Clothing

Clothing Jokes

Yo mama so UGLY... at the strip club... people pay her... to keep her clothes ON!!!

She wears short skirts, I wear t-shirts, and we're both getting sent home from school because it's distracting to boys, apparently.

A plane is about to crash into the ocean, and the passengers are freaking out.

A woman stands up, takes off her clothes, and says, "Before I go, is there a man man enough to make me feel like a woman?"

A man stands up, takes off his shirt, and says, "Here, iron this!"

Why is sex like math?

You add a bed, subtract the clothes, divide the legs, and pray there’s no multiplying.

Three men met on a nude beach. Two of the three men were happy, but the third was sad.

The three men broke into a conversation.
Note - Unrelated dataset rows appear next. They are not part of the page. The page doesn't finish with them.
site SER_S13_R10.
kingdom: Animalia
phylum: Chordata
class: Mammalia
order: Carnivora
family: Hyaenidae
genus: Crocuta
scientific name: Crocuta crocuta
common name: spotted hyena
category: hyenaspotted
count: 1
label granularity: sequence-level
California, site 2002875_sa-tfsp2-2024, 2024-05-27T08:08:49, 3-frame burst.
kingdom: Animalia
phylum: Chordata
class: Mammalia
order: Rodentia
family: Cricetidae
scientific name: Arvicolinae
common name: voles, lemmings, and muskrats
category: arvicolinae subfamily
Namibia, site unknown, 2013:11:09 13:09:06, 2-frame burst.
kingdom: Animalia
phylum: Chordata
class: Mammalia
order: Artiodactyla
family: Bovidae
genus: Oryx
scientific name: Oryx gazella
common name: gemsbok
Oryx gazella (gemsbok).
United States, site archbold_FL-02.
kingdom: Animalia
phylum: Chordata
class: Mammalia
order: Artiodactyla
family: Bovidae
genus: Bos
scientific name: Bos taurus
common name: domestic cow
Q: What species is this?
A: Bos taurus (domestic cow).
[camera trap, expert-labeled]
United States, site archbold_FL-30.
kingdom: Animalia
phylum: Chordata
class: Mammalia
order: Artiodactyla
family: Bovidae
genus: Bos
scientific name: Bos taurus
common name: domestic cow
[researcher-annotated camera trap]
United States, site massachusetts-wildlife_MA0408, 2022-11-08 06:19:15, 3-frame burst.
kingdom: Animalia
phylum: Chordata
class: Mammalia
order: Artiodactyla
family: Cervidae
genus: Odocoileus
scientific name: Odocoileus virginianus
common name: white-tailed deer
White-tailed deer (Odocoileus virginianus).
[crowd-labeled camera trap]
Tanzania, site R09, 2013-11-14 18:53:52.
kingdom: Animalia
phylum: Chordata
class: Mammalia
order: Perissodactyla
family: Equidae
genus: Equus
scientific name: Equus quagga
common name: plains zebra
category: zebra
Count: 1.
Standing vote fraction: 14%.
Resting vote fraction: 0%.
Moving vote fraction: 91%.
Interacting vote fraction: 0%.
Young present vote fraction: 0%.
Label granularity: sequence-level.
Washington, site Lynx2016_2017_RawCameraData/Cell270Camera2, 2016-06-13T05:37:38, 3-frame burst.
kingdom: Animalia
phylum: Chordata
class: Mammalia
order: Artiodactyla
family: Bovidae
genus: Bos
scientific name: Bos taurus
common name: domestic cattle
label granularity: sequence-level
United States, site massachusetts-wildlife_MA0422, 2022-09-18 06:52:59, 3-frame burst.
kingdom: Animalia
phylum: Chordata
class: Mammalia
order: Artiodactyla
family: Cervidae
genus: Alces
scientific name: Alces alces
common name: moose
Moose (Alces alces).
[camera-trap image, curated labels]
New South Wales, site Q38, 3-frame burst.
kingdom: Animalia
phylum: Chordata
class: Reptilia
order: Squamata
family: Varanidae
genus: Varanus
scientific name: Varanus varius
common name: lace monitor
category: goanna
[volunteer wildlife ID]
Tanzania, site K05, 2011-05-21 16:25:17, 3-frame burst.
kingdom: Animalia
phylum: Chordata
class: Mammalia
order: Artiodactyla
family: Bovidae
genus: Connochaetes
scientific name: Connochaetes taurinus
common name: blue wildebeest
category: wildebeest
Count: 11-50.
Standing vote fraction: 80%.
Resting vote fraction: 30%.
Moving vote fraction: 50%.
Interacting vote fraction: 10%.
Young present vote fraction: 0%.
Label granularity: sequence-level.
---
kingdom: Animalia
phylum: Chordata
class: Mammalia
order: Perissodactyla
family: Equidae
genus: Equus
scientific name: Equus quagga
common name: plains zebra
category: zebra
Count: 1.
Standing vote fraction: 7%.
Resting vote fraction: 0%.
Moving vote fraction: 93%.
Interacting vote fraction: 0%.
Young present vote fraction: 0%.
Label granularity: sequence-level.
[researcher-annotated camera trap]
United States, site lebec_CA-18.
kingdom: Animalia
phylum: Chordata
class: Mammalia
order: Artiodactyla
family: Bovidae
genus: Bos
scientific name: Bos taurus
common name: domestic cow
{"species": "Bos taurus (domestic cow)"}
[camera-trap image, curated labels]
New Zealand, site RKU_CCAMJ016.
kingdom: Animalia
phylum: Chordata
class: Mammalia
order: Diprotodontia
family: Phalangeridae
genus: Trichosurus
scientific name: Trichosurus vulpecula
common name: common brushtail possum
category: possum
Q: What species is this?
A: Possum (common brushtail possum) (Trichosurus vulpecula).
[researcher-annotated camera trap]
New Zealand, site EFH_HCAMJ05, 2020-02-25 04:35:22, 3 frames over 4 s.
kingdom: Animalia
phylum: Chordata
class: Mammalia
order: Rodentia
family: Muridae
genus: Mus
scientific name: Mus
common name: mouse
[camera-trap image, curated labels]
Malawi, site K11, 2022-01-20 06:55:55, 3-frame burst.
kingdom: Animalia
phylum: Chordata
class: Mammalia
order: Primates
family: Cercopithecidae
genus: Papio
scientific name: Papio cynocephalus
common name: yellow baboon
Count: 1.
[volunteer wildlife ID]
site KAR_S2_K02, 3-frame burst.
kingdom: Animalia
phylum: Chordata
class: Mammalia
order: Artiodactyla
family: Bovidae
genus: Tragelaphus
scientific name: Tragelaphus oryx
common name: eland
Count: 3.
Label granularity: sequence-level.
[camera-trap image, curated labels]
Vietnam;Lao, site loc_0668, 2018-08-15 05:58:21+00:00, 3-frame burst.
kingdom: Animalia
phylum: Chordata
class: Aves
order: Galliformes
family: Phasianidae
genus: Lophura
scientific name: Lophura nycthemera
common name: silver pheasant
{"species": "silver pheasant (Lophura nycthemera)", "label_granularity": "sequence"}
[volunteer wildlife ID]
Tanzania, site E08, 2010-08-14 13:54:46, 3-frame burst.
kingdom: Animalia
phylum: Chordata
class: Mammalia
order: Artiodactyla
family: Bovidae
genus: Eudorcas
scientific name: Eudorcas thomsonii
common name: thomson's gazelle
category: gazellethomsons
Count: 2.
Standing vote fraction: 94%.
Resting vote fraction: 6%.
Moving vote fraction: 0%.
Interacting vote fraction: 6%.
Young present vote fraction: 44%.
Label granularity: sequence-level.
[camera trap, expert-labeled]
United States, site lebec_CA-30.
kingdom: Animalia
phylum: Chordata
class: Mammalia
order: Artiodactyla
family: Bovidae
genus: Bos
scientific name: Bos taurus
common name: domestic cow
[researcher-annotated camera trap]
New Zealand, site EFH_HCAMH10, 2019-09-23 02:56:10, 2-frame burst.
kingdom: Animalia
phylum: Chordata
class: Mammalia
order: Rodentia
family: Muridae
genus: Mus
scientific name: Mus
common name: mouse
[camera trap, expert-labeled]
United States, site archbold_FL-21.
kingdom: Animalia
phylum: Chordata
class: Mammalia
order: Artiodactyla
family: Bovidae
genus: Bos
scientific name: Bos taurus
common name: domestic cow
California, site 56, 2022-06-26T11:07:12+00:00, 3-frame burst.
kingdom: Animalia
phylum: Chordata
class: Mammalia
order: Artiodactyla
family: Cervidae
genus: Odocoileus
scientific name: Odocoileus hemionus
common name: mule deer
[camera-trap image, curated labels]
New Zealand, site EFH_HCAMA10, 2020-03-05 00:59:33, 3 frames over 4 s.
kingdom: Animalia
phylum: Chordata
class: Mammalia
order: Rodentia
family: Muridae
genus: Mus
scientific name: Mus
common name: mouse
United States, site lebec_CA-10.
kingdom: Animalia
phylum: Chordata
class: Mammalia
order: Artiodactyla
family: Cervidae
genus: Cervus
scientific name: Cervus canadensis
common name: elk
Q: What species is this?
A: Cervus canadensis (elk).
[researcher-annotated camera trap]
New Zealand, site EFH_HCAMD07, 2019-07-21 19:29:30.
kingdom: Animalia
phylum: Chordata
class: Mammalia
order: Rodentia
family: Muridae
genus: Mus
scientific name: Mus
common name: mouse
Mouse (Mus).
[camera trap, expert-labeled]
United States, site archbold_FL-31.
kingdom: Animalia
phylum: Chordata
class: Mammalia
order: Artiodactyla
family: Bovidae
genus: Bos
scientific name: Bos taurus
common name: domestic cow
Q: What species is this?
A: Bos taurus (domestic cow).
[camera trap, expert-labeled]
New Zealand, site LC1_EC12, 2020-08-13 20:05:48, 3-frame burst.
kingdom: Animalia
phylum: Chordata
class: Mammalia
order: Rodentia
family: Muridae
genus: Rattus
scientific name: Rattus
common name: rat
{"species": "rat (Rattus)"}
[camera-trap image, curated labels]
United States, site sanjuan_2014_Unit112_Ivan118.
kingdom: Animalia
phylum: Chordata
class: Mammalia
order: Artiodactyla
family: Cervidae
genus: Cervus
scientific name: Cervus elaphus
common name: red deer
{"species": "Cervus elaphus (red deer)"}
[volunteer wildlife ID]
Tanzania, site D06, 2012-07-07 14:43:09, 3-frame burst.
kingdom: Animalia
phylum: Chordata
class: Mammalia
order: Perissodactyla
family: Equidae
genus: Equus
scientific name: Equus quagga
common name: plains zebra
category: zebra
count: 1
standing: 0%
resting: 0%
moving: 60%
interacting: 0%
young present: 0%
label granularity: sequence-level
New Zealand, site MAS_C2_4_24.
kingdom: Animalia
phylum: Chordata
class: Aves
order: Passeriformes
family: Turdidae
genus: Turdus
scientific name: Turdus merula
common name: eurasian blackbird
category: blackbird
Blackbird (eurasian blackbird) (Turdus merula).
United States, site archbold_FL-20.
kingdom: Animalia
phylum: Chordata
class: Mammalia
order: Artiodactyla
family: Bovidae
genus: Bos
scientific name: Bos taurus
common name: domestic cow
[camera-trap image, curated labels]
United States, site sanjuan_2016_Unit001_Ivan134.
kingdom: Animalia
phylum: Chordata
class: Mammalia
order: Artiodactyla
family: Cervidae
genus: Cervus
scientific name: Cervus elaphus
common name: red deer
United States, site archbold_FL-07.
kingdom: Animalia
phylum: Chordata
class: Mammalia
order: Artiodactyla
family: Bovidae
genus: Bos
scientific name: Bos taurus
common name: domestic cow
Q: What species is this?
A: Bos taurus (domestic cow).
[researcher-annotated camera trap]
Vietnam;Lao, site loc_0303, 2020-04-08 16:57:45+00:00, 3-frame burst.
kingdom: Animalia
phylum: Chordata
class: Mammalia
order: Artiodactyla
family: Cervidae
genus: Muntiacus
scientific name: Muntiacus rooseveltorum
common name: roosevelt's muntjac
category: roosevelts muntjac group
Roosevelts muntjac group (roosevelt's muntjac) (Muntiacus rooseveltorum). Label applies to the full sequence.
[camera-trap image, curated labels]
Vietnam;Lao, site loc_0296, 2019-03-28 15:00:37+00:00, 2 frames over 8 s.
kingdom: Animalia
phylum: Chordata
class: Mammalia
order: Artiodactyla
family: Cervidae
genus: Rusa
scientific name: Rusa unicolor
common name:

The topic eventually reached the men's jobs, and why they were at the beach.

"I'm a construction worker," said the first man. "All year long I toil in the sun in very heavy clothes, so this seemed like the perfect vacation for me. If I can relax and do it naked, that's a win-win."

"I'm an accountant," said the second man. "I just like how everyone here is dressed exactly the same."

The first two men turned to the third, sad man. "What do you do?" they asked.

"I'm a pickpocket," said the third man. "My doctor sent me here."

A man wakes from a coma. His wife changes out of her black clothes and, irritated, remarks, “I really cannot depend on you in anything, can I!”

A man walks into a doctor's office, naked and wrapped in Glad Wrap.

The doctor replies with: "I can clearly see your nuts."